(Assignment)
In your copy of the data, keep every word exact and include no pictures.

Top of Given records

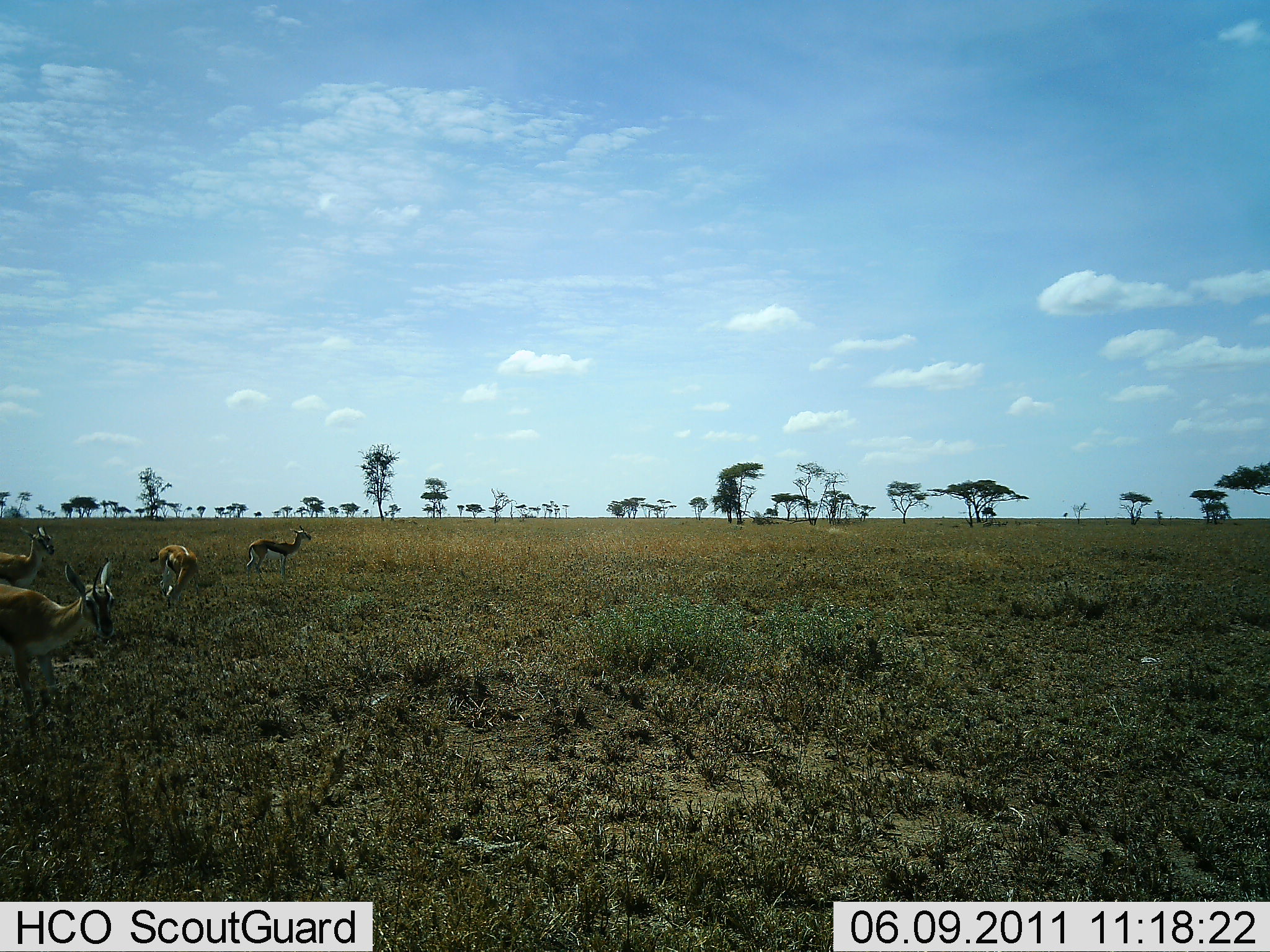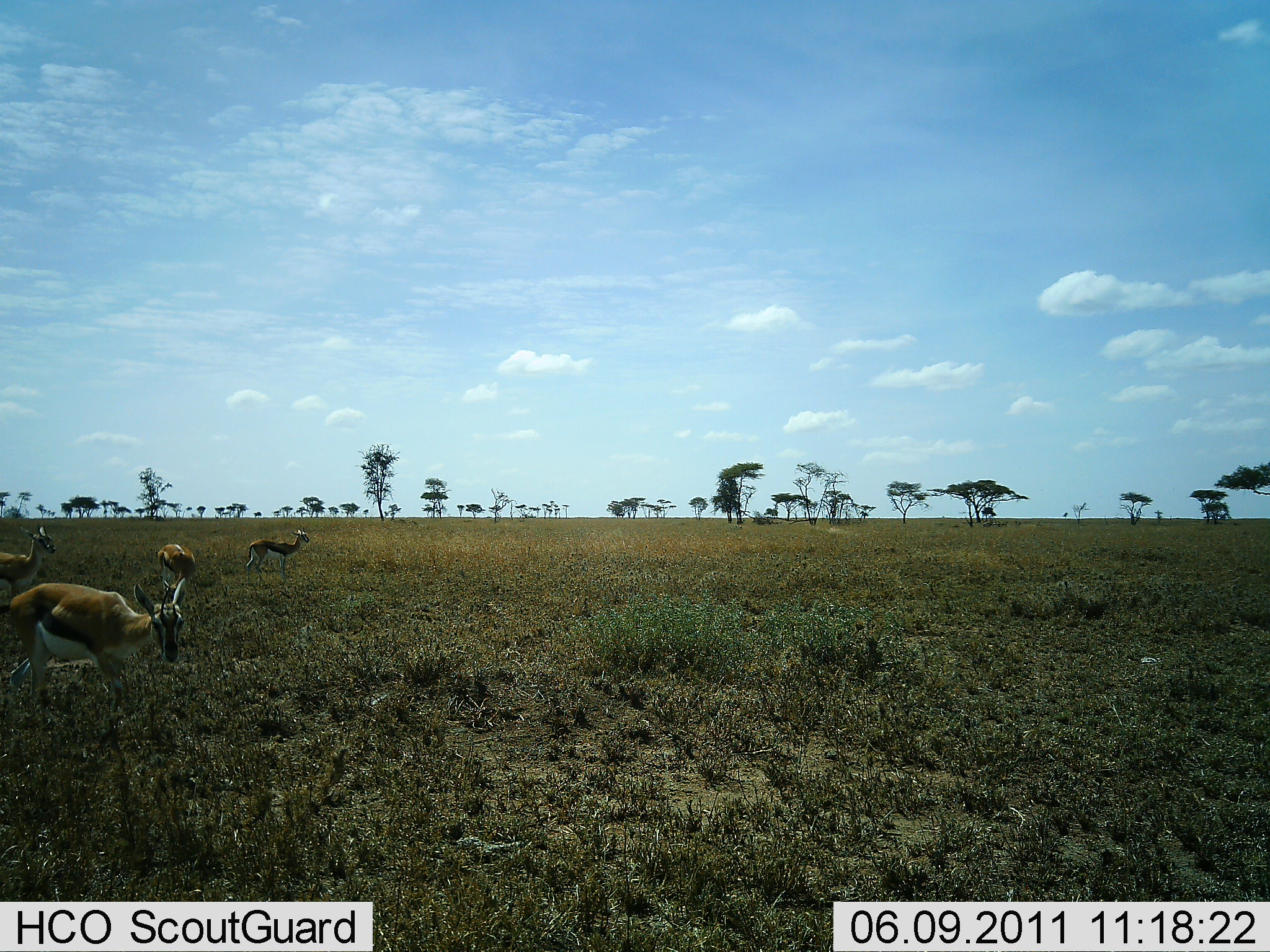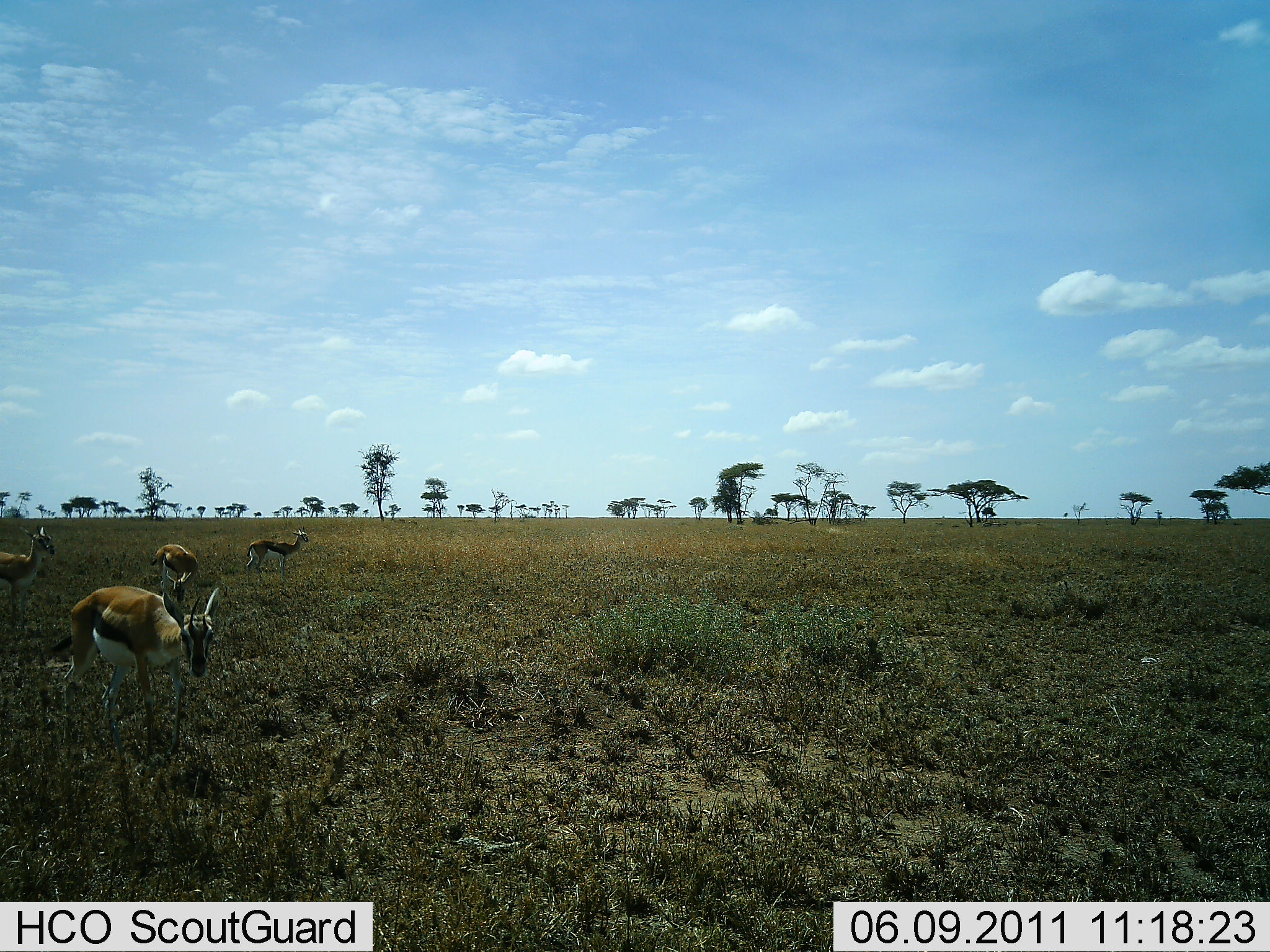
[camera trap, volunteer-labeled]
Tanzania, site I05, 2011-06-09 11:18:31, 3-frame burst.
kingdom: Animalia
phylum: Chordata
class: Mammalia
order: Artiodactyla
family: Bovidae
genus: Eudorcas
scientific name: Eudorcas thomsonii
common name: thomson's gazelle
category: gazellethomsons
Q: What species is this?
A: Gazellethomsons (thomson's gazelle) (Eudorcas thomsonii).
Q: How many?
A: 4.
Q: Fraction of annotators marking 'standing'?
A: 69%.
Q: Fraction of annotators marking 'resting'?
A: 0%.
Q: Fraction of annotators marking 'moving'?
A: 54%.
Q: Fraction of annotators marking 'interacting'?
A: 0%.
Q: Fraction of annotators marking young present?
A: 0%.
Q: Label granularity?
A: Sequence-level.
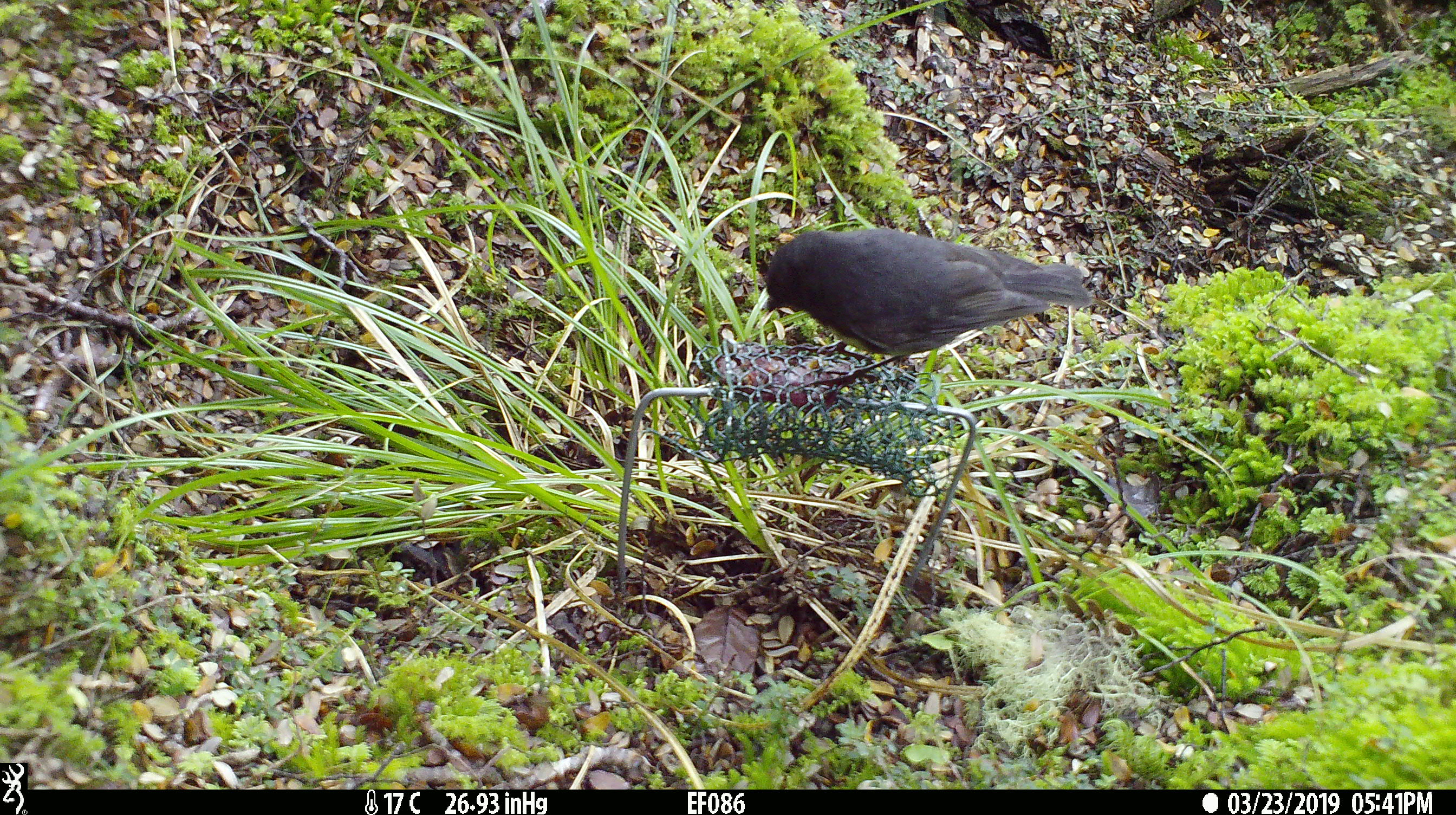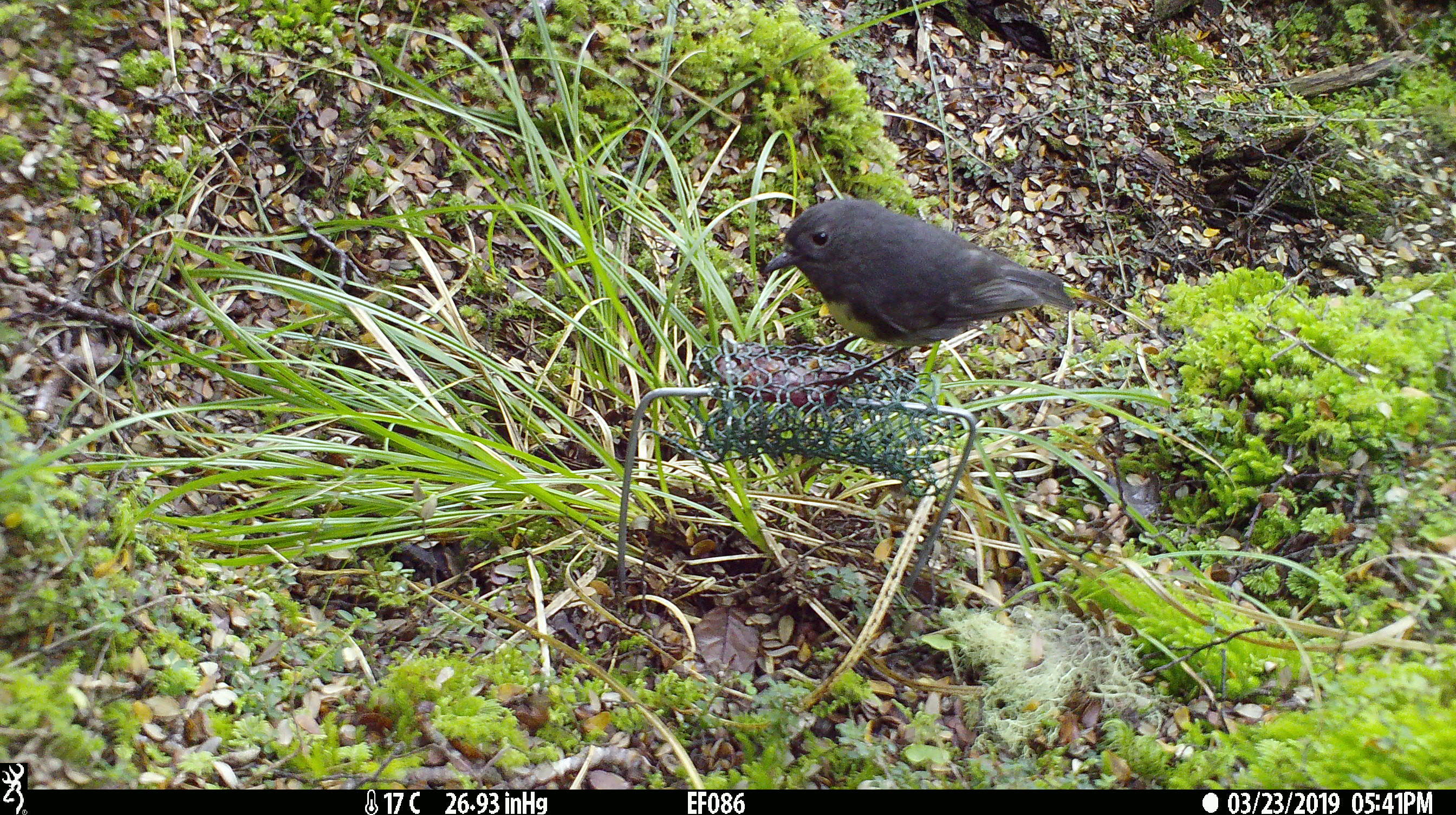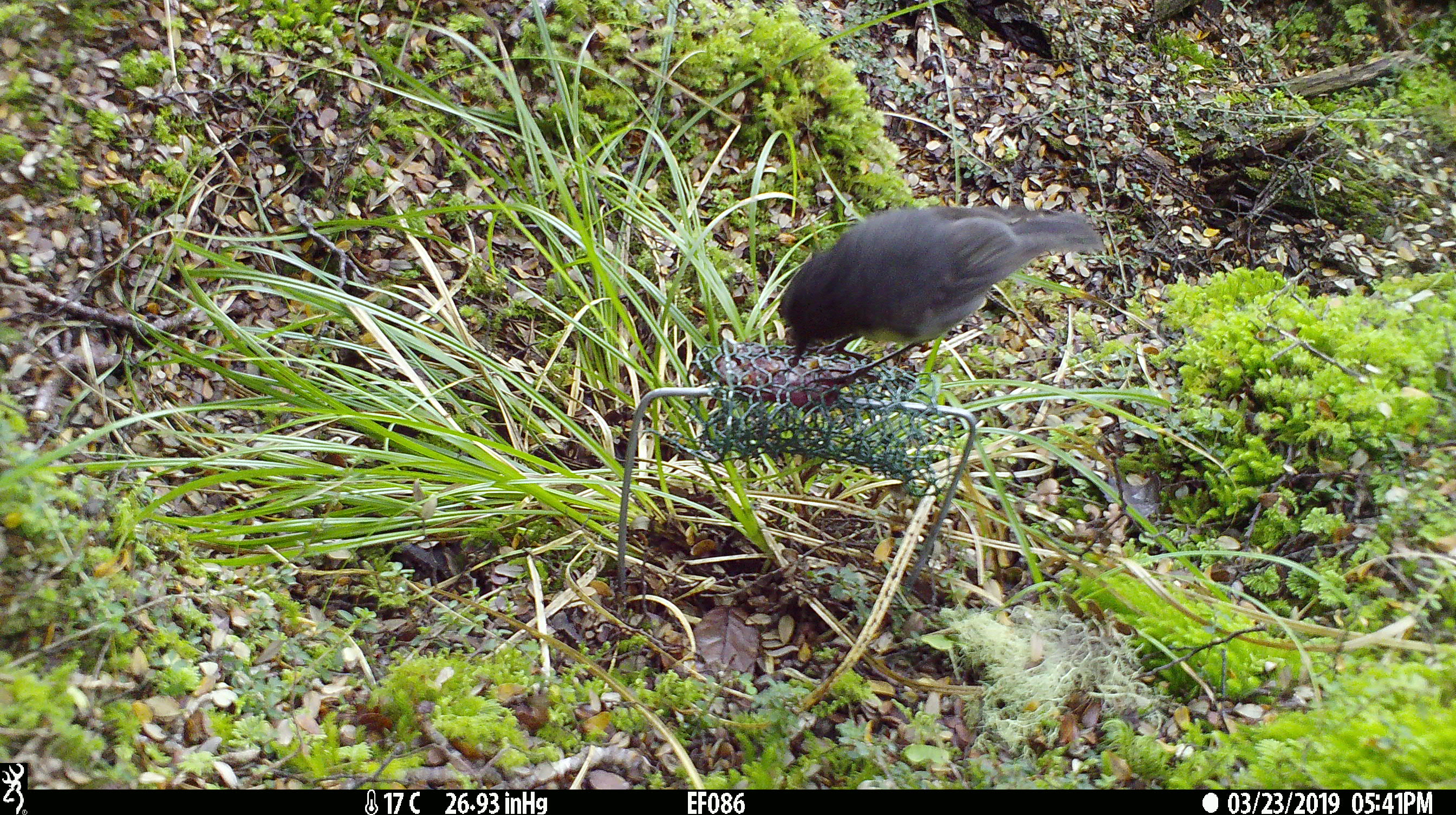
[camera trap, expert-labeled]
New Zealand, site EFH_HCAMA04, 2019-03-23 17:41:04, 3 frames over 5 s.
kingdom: Animalia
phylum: Chordata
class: Aves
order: Passeriformes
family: Petroicidae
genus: Petroica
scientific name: Petroica australis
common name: new zealand robin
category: robin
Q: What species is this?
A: Robin (new zealand robin) (Petroica australis).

Bottom of Given records

(Solved exercise)
[camera trap, volunteer-labeled]
Tanzania, site I05, 2011-06-09 11:18:31, 3-frame burst.
kingdom: Animalia
phylum: Chordata
class: Mammalia
order: Artiodactyla
family: Bovidae
genus: Eudorcas
scientific name: Eudorcas thomsonii
common name: thomson's gazelle
category: gazellethomsons
Q: What species is this?
A: Gazellethomsons (thomson's gazelle) (Eudorcas thomsonii).
Q: How many?
A: 4.
Q: Fraction of annotators marking 'standing'?
A: 69%.
Q: Fraction of annotators marking 'resting'?
A: 0%.
Q: Fraction of annotators marking 'moving'?
A: 54%.
Q: Fraction of annotators marking 'interacting'?
A: 0%.
Q: Fraction of annotators marking young present?
A: 0%.
Q: Label granularity?
A: Sequence-level.
[camera trap, expert-labeled]
New Zealand, site EFH_HCAMA04, 2019-03-23 17:41:04, 3 frames over 5 s.
kingdom: Animalia
phylum: Chordata
class: Aves
order: Passeriformes
family: Petroicidae
genus: Petroica
scientific name: Petroica australis
common name: new zealand robin
category: robin
Q: What species is this?
A: Robin (new zealand robin) (Petroica australis).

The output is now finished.